Whistler's most popular lakes have a renewed shine following a volunteer clean up last weekend.

Organized by Whistler councillor Roger McCarthy, about 40 volunteers turned out Aug.3 to scour the bottom and sides of Nita Lake, Alpha Lake. Alta Lake and Lost Lake.

"To be bluntly honest, we had a hell of a lot of fun," said McCarthy describing the event as a raging success.

"It was a beautiful day and we had a great team on the barge."

Two barges were brought in to help with the collection of recovered items at Alta Lake, where McCarthy led the clean up team.

"You don't have beer cans winking at you off the bottom of the lake," said McCarthy. "I think the people out there did a hell of a job."

Some of the volunteers came with wetsuits while others were prepared with rakes, long poles, and tools to drag things off the bottom.

"We're not finished," McCarthy said of work his team did at Alta Lake. "We got two thirds along the way on the west side and on the east side they got most of it.
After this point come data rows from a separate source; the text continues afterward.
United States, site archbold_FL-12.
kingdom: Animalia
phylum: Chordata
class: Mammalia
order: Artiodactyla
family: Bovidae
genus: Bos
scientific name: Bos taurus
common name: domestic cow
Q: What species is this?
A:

It's clear we didn't get all of it so we'll do it again next year."

McCarthy said the most unusual item recovered was a broken up canoe. Other things dredged up included deckchairs, mats and, of course, aluminum cans.

At Nita Lake, Kaela Koly, 17, and her siblings were part of a team committed to pulling any garbage they could reach off the bottom of the small lake. Kaela and her sister Ashlynne, 13, teamed with their brother Stean Kury, 19, to initially make use of a canoe, a rake and a garbage picker to salvage items off the lake bottom near the eastern shore.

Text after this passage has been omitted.